Assignment:
How many lines in these records hold the string "this"? Reply with the number alone.

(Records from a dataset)
────

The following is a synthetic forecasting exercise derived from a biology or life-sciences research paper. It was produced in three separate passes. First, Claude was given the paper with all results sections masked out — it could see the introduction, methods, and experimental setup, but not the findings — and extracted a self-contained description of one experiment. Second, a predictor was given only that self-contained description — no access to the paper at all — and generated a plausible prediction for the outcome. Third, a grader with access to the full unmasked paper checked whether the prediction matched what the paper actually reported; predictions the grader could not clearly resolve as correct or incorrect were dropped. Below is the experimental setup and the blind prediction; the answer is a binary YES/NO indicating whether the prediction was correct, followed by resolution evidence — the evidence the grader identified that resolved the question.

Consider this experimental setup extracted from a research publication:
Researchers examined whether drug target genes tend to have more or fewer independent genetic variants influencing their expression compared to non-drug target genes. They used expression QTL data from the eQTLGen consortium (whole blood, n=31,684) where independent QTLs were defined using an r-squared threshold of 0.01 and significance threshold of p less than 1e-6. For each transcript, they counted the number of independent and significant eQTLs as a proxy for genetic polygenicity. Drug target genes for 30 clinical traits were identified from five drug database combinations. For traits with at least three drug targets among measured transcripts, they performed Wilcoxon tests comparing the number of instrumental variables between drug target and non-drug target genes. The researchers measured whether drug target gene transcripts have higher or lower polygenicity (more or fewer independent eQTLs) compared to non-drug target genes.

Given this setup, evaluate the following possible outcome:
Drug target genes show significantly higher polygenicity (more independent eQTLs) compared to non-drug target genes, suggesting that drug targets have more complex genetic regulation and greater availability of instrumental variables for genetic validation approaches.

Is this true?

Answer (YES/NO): YES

────

Written solution:
3